Part of the answer, explained Waldo, must be found in the accidents of history. From its
inception, Political Science was fascinated by and paid ‘‘more attention to the Greek
literature of politics than to the Roman experience of government and its consequences for
the contemporary world’’. The Greeks ‘‘brought ‘the political’ to self-awareness, and their
concepts, values, and theories became the basis of Western political thought’’. But ‘‘citystates
(as against ancient empires) required relatively little administration’’ and in them
administration was regarded as part-time or short-term, honorific and amateur.
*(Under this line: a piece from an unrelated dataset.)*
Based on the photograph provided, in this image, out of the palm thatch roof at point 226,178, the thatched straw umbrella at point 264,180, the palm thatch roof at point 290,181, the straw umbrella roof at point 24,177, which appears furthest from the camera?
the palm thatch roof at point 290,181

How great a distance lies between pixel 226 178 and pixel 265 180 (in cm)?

To that, one
may add ‘‘the propensity of the Romans, to whom much administration owes a debt,
toward the practical rather than the philosophical’’. It is true that they created an administrative
apparatus governing an empire extending over three continents, yet ‘‘while they
‘rationalized’ it in law, they did not ‘philosophize’ about it’’. All of these considerations
were decisive for much that followed. ‘‘There are weighty tomes that treat the development
of political theory through two and a half millennia without so much as a mention of
administration’’. In fact, ‘‘language, terminology, is indicative: political theory, not government
theory; political is derived from the Greek ‘polis’, government from the Latin
‘gubernare’ ’’. The political ‘‘reached self-awareness with the Greeks’’ while administration
‘‘did not reach self-awareness until the late nineteenth and early twentieth centuries’’.
Governments had always had corps of functionaries and even training ‘‘schools’’ for them,
nonetheless ‘‘only within the last century has the idea of administration as such arisen’’
(Waldo 1981; Waldo in Brown and Stillman II 1986, pp. 166–167).